Questions about pictured scenes
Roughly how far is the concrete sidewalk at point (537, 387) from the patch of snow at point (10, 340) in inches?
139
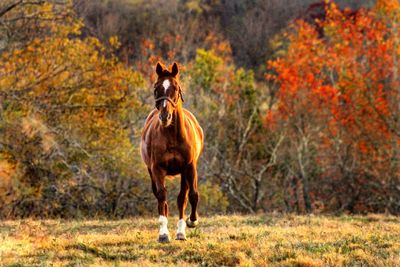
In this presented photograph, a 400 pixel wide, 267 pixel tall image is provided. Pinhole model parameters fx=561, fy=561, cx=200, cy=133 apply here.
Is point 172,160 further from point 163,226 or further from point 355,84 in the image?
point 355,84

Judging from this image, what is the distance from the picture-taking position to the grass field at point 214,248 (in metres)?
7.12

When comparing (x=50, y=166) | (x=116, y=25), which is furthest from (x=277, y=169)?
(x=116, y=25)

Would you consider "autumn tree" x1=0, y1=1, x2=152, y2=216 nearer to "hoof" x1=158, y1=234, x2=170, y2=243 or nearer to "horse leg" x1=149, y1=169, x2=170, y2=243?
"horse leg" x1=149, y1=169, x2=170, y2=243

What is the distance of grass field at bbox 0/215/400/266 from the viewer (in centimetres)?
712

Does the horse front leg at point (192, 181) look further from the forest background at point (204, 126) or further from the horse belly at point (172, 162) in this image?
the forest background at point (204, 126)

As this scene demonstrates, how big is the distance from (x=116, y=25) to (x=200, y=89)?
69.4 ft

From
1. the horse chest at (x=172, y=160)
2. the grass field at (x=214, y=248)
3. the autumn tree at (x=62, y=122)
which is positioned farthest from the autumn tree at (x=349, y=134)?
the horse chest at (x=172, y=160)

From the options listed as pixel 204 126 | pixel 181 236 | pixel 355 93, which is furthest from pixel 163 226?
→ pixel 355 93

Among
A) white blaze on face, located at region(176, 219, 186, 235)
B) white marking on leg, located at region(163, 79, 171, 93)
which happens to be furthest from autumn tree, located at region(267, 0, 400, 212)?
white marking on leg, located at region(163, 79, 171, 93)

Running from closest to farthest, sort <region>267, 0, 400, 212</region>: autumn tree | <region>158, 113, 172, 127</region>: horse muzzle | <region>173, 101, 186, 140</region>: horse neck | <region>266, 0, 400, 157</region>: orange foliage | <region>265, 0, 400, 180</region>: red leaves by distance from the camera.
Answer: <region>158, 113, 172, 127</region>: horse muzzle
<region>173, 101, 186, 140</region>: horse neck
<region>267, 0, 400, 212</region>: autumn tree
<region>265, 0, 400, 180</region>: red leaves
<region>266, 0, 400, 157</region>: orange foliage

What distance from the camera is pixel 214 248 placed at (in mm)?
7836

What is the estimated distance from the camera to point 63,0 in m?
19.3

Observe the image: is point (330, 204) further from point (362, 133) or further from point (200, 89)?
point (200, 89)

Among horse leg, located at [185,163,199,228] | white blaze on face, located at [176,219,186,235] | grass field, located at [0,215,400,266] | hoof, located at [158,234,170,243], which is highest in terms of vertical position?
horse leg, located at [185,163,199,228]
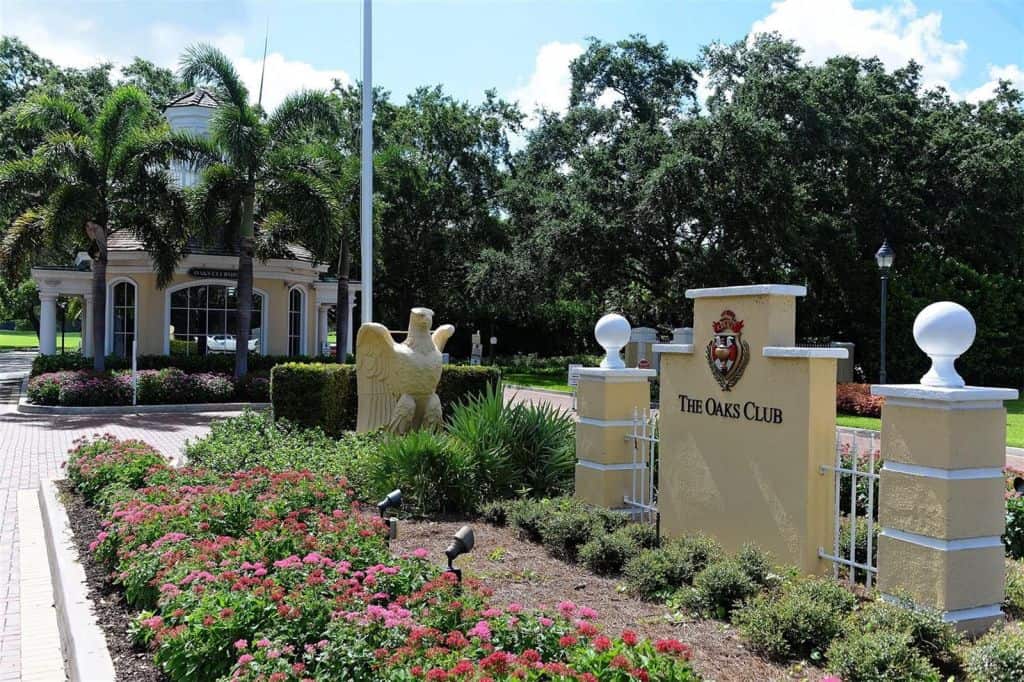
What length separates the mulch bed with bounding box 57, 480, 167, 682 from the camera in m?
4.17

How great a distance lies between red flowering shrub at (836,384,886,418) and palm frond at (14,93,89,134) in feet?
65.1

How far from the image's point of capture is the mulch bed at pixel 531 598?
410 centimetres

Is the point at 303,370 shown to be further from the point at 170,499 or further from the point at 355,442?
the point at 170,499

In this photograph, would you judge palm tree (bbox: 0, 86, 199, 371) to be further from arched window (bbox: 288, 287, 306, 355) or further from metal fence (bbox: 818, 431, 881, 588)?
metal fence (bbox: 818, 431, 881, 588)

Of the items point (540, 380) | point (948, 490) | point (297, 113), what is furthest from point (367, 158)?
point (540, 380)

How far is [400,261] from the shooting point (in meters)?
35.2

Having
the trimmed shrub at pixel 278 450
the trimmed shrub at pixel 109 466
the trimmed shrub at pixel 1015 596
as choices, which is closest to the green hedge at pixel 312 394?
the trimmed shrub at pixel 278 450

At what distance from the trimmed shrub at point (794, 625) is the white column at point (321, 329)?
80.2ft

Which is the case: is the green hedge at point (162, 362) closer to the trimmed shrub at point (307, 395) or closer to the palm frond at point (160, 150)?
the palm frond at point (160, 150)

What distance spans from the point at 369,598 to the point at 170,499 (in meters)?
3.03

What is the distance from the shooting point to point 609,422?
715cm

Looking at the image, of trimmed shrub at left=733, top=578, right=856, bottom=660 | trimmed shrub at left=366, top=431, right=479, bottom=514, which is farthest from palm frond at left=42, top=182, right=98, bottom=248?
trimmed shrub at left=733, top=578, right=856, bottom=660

● **What is expected**: Copy all of the items above word for word, keeping every line unchanged. Omit the pictures.

● **Answer**:
Roughly how far is the concrete sidewalk at point (537, 387) from the patch of snow at point (10, 340) in inches?
139
In this presented photograph, a 400 pixel wide, 267 pixel tall image is provided. Pinhole model parameters fx=561, fy=561, cx=200, cy=133 apply here.
Is point 172,160 further from point 163,226 or further from point 355,84 in the image?
point 355,84

Judging from this image, what is the distance from the picture-taking position to the grass field at point 214,248 (in metres)?
7.12

When comparing (x=50, y=166) | (x=116, y=25), which is furthest from (x=277, y=169)?
(x=116, y=25)

Would you consider "autumn tree" x1=0, y1=1, x2=152, y2=216 nearer to "hoof" x1=158, y1=234, x2=170, y2=243 or nearer to "horse leg" x1=149, y1=169, x2=170, y2=243?
"horse leg" x1=149, y1=169, x2=170, y2=243

What is the distance of grass field at bbox 0/215/400/266 from the viewer (in centimetres)?
712

Does the horse front leg at point (192, 181) look further from the forest background at point (204, 126) or further from the horse belly at point (172, 162) in this image?
the forest background at point (204, 126)

As this scene demonstrates, how big is the distance from (x=116, y=25) to (x=200, y=89)?
69.4 ft

From
1. the horse chest at (x=172, y=160)
2. the grass field at (x=214, y=248)
3. the autumn tree at (x=62, y=122)
which is positioned farthest from the autumn tree at (x=349, y=134)?
the horse chest at (x=172, y=160)

From the options listed as pixel 204 126 | pixel 181 236 | pixel 355 93, which is furthest from pixel 163 226?
→ pixel 355 93

Among
A) white blaze on face, located at region(176, 219, 186, 235)
B) white marking on leg, located at region(163, 79, 171, 93)
which happens to be furthest from autumn tree, located at region(267, 0, 400, 212)?
white marking on leg, located at region(163, 79, 171, 93)

Running from closest to farthest, sort <region>267, 0, 400, 212</region>: autumn tree | <region>158, 113, 172, 127</region>: horse muzzle | <region>173, 101, 186, 140</region>: horse neck | <region>266, 0, 400, 157</region>: orange foliage | <region>265, 0, 400, 180</region>: red leaves by distance from the camera.
Answer: <region>158, 113, 172, 127</region>: horse muzzle
<region>173, 101, 186, 140</region>: horse neck
<region>267, 0, 400, 212</region>: autumn tree
<region>265, 0, 400, 180</region>: red leaves
<region>266, 0, 400, 157</region>: orange foliage

What distance from the camera is pixel 214 248 placed at (in mm)?
7836

What is the estimated distance from the camera to point 63,0 in m?
19.3

Observe the image: is point (330, 204) further from point (362, 133) or further from point (200, 89)?
point (200, 89)

Among horse leg, located at [185,163,199,228] | white blaze on face, located at [176,219,186,235] | grass field, located at [0,215,400,266] | hoof, located at [158,234,170,243], which is highest in terms of vertical position?
horse leg, located at [185,163,199,228]
What length separates the mulch bed with bounding box 57, 480, 167, 682 from the camera in m?
4.17

How great a distance lies between red flowering shrub at (836,384,886,418) and palm frond at (14,93,89,134) in feet?
65.1

How far from the image's point of capture is the mulch bed at pixel 531 598?
410 centimetres

Is the point at 303,370 shown to be further from the point at 170,499 or further from the point at 355,442?
the point at 170,499

In this photograph, would you judge palm tree (bbox: 0, 86, 199, 371) to be further from arched window (bbox: 288, 287, 306, 355) or further from metal fence (bbox: 818, 431, 881, 588)?
metal fence (bbox: 818, 431, 881, 588)

Of the items point (540, 380) | point (948, 490) | point (297, 113), what is furthest from point (367, 158)?
point (540, 380)

How far is [400,261] from the shooting point (in meters)?
35.2

Having
the trimmed shrub at pixel 278 450
the trimmed shrub at pixel 109 466
the trimmed shrub at pixel 1015 596
as choices, which is closest to the green hedge at pixel 312 394?
the trimmed shrub at pixel 278 450

At what distance from the trimmed shrub at point (794, 625) is the white column at point (321, 329)?
80.2ft

Which is the case: is the green hedge at point (162, 362) closer to the trimmed shrub at point (307, 395) or closer to the palm frond at point (160, 150)?
the palm frond at point (160, 150)

What distance spans from the point at 369,598 to the point at 170,499 (in meters)?
3.03

What is the distance from the shooting point to point 609,422?
715cm

Looking at the image, of trimmed shrub at left=733, top=578, right=856, bottom=660 | trimmed shrub at left=366, top=431, right=479, bottom=514, which is farthest from palm frond at left=42, top=182, right=98, bottom=248?
trimmed shrub at left=733, top=578, right=856, bottom=660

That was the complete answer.